• EXERCISE DIRECTIONS: Everything in the records except the pictures needs to be printed again exactly.

• INFORMATION SUPPLIED:
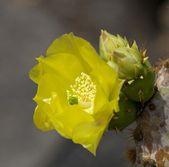 Cactus Flower Detail 1 — Stock Photo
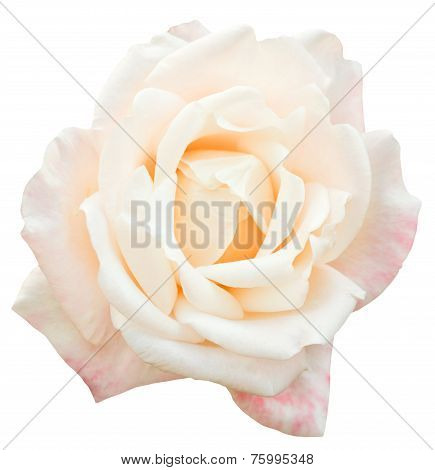 White And Pink Fresh Rose Flower Close Up Isolated
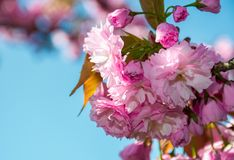 Blossom of cherry tree in springtime. Beautiful nature background with pink flowers on the branches Stock Photo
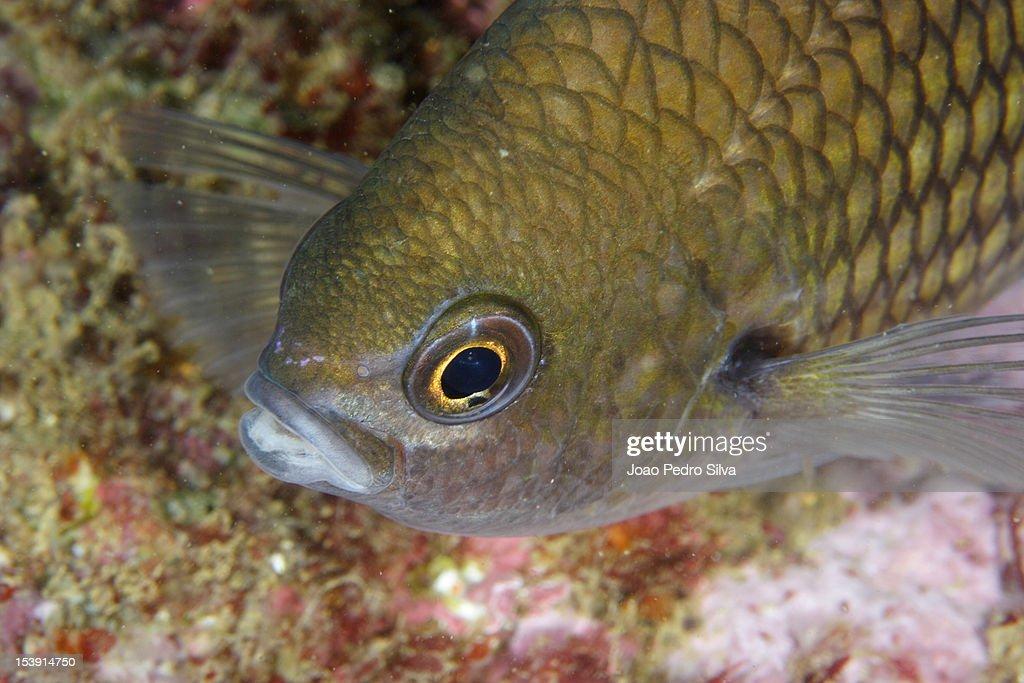 Green damselfish (Chromis chromis)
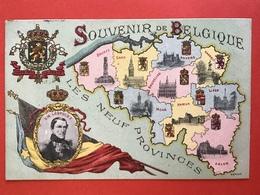 1905 - SOUVENIR DE BELGIQUE - LES NEUF PROVINCES - ROI LEOPOLD I - Patriotiques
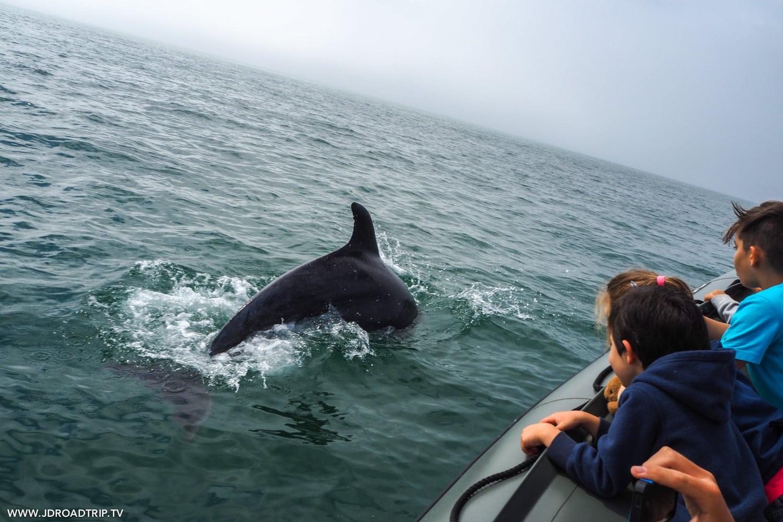 Excursion pour observer les dauphins à Sétubal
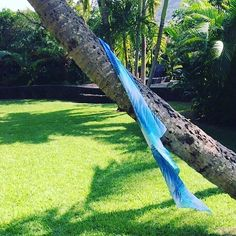 Palm Leaf Sarong  #islandbreezedry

• RESULT OF THIS EXERCISE:
 Cactus Flower Detail 1 — Stock Photo
 White And Pink Fresh Rose Flower Close Up Isolated
 Blossom of cherry tree in springtime. Beautiful nature background with pink flowers on the branches Stock Photo
 Green damselfish (Chromis chromis)
 1905 - SOUVENIR DE BELGIQUE - LES NEUF PROVINCES - ROI LEOPOLD I - Patriotiques
 Excursion pour observer les dauphins à Sétubal
 Palm Leaf Sarong  #islandbreezedry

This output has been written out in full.